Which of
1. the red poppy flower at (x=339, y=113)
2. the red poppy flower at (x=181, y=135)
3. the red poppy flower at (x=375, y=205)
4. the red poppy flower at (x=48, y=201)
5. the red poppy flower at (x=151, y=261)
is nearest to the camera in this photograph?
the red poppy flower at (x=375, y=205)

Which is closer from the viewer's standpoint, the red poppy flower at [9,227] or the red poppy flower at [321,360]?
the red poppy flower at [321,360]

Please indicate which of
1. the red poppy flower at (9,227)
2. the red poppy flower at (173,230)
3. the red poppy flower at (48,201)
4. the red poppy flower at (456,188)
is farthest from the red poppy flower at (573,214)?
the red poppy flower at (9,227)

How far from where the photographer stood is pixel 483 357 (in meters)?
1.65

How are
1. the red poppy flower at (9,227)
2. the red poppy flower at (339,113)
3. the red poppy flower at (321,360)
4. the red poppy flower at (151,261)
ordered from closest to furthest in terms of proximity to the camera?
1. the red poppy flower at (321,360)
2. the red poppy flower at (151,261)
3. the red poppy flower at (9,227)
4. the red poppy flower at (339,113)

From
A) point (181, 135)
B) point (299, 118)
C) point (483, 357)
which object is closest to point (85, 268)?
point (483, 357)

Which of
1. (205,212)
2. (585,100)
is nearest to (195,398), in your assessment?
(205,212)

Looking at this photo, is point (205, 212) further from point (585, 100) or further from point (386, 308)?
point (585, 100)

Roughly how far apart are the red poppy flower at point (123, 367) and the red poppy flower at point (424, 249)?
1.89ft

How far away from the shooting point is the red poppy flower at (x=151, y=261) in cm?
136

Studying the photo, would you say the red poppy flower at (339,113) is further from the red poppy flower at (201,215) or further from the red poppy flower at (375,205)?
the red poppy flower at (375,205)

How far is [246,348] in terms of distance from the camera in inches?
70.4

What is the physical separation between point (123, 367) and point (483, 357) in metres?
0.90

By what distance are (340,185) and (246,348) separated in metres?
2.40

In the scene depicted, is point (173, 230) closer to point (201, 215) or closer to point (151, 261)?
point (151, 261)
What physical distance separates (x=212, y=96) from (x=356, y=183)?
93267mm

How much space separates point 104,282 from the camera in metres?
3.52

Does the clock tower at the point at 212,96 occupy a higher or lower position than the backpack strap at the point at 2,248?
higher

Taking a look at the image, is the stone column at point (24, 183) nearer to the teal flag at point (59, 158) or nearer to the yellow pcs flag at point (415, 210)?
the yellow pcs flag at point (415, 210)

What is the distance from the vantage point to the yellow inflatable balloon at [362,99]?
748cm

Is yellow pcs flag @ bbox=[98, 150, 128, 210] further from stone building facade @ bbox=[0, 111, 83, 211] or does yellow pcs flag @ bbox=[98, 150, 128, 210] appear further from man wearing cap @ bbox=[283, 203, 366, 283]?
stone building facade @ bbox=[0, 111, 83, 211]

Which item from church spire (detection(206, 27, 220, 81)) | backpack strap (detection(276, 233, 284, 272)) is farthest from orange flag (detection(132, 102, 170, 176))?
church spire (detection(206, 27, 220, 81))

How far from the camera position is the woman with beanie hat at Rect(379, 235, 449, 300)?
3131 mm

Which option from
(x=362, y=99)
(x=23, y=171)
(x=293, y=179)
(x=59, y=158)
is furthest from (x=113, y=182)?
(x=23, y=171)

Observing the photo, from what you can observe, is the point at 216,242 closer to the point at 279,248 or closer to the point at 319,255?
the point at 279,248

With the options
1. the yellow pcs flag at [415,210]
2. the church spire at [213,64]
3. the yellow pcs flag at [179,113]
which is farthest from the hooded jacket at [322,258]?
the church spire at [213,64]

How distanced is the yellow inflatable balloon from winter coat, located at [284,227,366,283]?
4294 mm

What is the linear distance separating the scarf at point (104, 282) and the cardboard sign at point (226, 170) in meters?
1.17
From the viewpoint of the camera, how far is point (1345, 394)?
-----
- _WHAT TO WORK ON_
Please copy out word for word the part of the records that starts at the line containing "How far from where" and ends after the line containing "4. the red poppy flower at (339,113)".

- _FULL RESPONSE_
How far from where the photographer stood is pixel 483 357 (in meters)?
1.65

How are
1. the red poppy flower at (9,227)
2. the red poppy flower at (339,113)
3. the red poppy flower at (321,360)
4. the red poppy flower at (151,261)
ordered from closest to furthest in terms of proximity to the camera?
1. the red poppy flower at (321,360)
2. the red poppy flower at (151,261)
3. the red poppy flower at (9,227)
4. the red poppy flower at (339,113)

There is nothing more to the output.